WE forget how swiftly some things can change. Two brothers stood on a wooden footbridge, watching their neighbors try to catch a snake, while the river beneath them surged after the rain. When the bridge collapsed, the currents swept the boys faster than anyone could reach them. They will always be eight and nine.
Within 12 hours, another disaster struck in a different part of Cebu City. An 11-year-old boy was watching a TV show with his grandfather on that Friday night when some boulders and dirt, loosened by hours of rain, fell on their home. His grandfather survived. The boy didn’t.
Unlike their families, we will probably forget about them soon. In the most disaster-prone region of the world, there have been too many like them. And there will be others like them, unless we change faster.
In the last four decades, the number of people at risk of suffering from floods went up from 29.5 to 63.8 million. The number of people living in areas vulnerable to cyclones also went up, from 71.8 million to 120.7 million. There was no figure for those killed by rain-triggered landslides. But the number of those vulnerable to them is expected to rise, as growth in Asia-Pacific’s urban communities and the lack of affordable homes keep nudging more people to live in hazardous zones, like riverbanks and slopes.

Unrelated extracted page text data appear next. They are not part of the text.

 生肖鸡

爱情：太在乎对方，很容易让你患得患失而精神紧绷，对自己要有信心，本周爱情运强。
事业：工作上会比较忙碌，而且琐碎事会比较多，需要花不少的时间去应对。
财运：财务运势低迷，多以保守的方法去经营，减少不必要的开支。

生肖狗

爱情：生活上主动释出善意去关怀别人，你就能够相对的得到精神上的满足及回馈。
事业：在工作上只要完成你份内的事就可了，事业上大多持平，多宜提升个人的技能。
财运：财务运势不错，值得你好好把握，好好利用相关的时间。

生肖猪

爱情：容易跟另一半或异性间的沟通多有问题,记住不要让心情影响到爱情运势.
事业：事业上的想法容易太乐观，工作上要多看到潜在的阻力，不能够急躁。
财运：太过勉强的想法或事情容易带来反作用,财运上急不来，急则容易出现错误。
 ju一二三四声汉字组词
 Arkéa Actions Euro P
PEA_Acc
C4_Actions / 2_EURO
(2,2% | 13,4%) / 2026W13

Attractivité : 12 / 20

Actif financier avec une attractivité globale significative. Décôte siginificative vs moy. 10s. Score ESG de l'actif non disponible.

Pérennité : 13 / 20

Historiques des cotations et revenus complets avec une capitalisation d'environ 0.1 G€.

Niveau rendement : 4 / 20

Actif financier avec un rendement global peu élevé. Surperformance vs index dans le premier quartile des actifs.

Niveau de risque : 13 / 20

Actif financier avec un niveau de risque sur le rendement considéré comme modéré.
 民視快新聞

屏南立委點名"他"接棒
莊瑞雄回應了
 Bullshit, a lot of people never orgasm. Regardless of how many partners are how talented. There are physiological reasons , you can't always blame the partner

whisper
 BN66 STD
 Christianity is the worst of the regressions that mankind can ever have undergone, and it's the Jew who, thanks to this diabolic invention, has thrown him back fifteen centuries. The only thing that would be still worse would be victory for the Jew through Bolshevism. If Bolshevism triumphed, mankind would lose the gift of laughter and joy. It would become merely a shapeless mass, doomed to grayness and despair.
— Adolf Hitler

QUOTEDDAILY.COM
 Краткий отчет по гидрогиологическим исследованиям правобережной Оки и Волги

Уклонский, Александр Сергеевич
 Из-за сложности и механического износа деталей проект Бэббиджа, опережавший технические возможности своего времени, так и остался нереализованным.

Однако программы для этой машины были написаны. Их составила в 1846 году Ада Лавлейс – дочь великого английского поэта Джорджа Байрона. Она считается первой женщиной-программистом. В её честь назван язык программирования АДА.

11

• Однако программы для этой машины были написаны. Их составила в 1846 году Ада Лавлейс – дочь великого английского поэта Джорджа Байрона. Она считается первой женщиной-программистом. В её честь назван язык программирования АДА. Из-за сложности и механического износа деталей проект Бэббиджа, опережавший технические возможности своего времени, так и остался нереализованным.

“Unless sustained efforts are pursued and corresponding investments made, urban growth will continue to increase disaster exposure,” said the United Nations Office for Disaster Risk Reduction (UNISDR) in 2012, when it released the “Reducing Vulnerability and Exposure to Disasters” report.
Before we beat ourselves up, it bears repeating that the Philippines has shown some success. We are one of the countries where “targeted social protection,” like labor-intensive public works programs and cash transfer programs in times of crisis, have helped. “But they still remain greatly underutilized,” the UNISDR report said.
Another area where the Philippines has taken strides is in the use of satellite images to assess impending hazards. What communities need to do is keep checking how well local governments use that information to improve early warning systems and land use planning, among other interventions. For change to happen, we all need to play our parts in making disaster risk reduction a priority, for as long as it needs to be.
That means we’ll need to remember how some changes are worth fighting for, whatever the weather, when it’s so easy to forget our more vulnerable citizens. Some things that need to change can get mired in frustrating, fatal delays.